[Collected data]
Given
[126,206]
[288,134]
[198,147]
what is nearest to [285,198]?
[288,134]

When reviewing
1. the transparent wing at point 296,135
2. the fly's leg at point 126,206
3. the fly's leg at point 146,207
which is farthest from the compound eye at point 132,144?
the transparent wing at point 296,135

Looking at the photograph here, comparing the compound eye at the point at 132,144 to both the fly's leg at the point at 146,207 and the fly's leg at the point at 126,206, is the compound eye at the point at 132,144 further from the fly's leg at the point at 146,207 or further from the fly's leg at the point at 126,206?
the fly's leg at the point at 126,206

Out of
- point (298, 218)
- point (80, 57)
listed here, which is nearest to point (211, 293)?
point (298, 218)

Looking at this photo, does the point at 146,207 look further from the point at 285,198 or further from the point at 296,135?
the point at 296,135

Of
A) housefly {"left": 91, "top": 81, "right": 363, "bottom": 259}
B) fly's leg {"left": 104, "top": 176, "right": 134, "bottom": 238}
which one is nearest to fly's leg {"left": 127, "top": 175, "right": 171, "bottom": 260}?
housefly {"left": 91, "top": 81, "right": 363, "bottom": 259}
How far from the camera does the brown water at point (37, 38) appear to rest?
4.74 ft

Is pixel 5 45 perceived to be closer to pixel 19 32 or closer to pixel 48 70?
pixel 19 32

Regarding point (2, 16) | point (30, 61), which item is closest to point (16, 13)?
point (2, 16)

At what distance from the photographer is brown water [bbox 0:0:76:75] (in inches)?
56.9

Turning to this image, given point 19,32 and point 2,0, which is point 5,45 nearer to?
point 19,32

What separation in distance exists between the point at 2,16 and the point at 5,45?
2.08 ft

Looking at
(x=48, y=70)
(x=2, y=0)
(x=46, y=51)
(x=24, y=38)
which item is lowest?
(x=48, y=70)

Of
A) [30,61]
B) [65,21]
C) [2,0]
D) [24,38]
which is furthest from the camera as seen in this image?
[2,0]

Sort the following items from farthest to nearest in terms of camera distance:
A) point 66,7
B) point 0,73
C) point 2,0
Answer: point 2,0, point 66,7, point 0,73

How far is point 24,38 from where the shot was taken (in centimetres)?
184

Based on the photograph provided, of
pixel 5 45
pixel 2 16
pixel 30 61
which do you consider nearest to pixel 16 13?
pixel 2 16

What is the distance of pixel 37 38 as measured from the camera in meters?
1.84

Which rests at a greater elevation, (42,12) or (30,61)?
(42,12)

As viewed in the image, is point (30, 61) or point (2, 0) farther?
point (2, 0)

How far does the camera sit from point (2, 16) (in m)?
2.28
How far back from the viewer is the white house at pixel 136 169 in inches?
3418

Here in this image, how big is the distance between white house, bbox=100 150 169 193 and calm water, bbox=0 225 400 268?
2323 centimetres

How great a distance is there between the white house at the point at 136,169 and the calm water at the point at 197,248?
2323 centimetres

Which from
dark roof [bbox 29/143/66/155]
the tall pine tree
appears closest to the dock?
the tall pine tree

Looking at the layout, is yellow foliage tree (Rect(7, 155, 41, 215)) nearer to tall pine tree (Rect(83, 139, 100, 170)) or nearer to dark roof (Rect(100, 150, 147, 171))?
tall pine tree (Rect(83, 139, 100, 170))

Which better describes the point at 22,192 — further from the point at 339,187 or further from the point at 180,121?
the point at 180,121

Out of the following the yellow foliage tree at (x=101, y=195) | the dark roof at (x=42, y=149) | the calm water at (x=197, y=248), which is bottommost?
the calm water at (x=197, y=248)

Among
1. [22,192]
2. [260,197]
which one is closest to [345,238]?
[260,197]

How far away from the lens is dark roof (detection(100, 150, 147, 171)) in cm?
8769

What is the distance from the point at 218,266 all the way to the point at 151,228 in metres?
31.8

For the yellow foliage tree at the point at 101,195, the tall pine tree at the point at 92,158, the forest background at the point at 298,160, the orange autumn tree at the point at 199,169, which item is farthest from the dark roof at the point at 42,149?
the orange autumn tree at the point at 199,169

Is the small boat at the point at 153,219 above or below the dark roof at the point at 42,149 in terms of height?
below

Stated goal: Reproduce the entire listing above word for word, keeping every line.

Completed task:
Given
[126,206]
[288,134]
[198,147]
what is nearest to [285,198]?
[288,134]

When reviewing
1. the transparent wing at point 296,135
2. the fly's leg at point 126,206
3. the fly's leg at point 146,207
which is farthest from the compound eye at point 132,144?
the transparent wing at point 296,135

Looking at the photograph here, comparing the compound eye at the point at 132,144 to both the fly's leg at the point at 146,207 and the fly's leg at the point at 126,206, is the compound eye at the point at 132,144 further from the fly's leg at the point at 146,207 or further from the fly's leg at the point at 126,206?
the fly's leg at the point at 126,206

Out of
- point (298, 218)
- point (80, 57)
listed here, which is nearest to point (211, 293)?
point (298, 218)

Looking at this photo, does the point at 146,207 look further from the point at 285,198 or further from the point at 296,135?
the point at 296,135

Of
A) housefly {"left": 91, "top": 81, "right": 363, "bottom": 259}
B) fly's leg {"left": 104, "top": 176, "right": 134, "bottom": 238}
which one is nearest to fly's leg {"left": 127, "top": 175, "right": 171, "bottom": 260}?
housefly {"left": 91, "top": 81, "right": 363, "bottom": 259}
How far from the camera does the brown water at point (37, 38) appear to rest?
4.74 ft

Is pixel 5 45 perceived to be closer to pixel 19 32 or closer to pixel 48 70?
pixel 19 32

Regarding point (2, 16) | point (30, 61), which item is closest to point (16, 13)?
point (2, 16)

At what distance from the photographer is brown water [bbox 0:0:76:75] (in inches)?
56.9

Turning to this image, given point 19,32 and point 2,0, which is point 5,45 nearer to?
point 19,32

What separation in distance exists between the point at 2,16 and the point at 5,45?
2.08 ft

Looking at
(x=48, y=70)
(x=2, y=0)
(x=46, y=51)
(x=24, y=38)
which item is lowest?
(x=48, y=70)

Of
A) [30,61]
B) [65,21]
C) [2,0]
D) [24,38]
which is furthest from the camera as seen in this image?
[2,0]

Sort the following items from farthest to nearest in terms of camera distance:
A) point 66,7
B) point 0,73
C) point 2,0
Answer: point 2,0, point 66,7, point 0,73

How far is point 24,38 from where the shot was taken (in centimetres)?
184

Based on the photograph provided, of
pixel 5 45
pixel 2 16
pixel 30 61
which do you consider nearest to pixel 16 13?
pixel 2 16

What is the distance of pixel 37 38 as measured from the camera in meters?
1.84

Which rests at a greater elevation, (42,12) or (30,61)?
(42,12)

As viewed in the image, is point (30, 61) or point (2, 0) farther?
point (2, 0)

How far does the camera sit from point (2, 16) (in m)?
2.28
How far back from the viewer is the white house at pixel 136 169 in inches?
3418

Here in this image, how big is the distance between white house, bbox=100 150 169 193 and calm water, bbox=0 225 400 268?
2323 centimetres

How great a distance is there between the white house at the point at 136,169 and the calm water at the point at 197,248?
2323 centimetres

Which from
dark roof [bbox 29/143/66/155]
the tall pine tree
appears closest to the dock?
the tall pine tree

Looking at the layout, is yellow foliage tree (Rect(7, 155, 41, 215)) nearer to tall pine tree (Rect(83, 139, 100, 170)) or nearer to dark roof (Rect(100, 150, 147, 171))?
tall pine tree (Rect(83, 139, 100, 170))

Which better describes the point at 22,192 — further from the point at 339,187 or further from the point at 180,121?
the point at 180,121

Out of the following the yellow foliage tree at (x=101, y=195) | the dark roof at (x=42, y=149) | the calm water at (x=197, y=248), which is bottommost?
the calm water at (x=197, y=248)

Among
1. [22,192]
2. [260,197]
which one is closest to [345,238]?
[260,197]

How far away from the lens is dark roof (detection(100, 150, 147, 171)) in cm?
8769

What is the distance from the point at 218,266 all the way to the point at 151,228 in metres?
31.8

For the yellow foliage tree at the point at 101,195, the tall pine tree at the point at 92,158, the forest background at the point at 298,160, the orange autumn tree at the point at 199,169, which item is farthest from the dark roof at the point at 42,149?
the orange autumn tree at the point at 199,169

Is the small boat at the point at 153,219 above or below the dark roof at the point at 42,149 in terms of height?
below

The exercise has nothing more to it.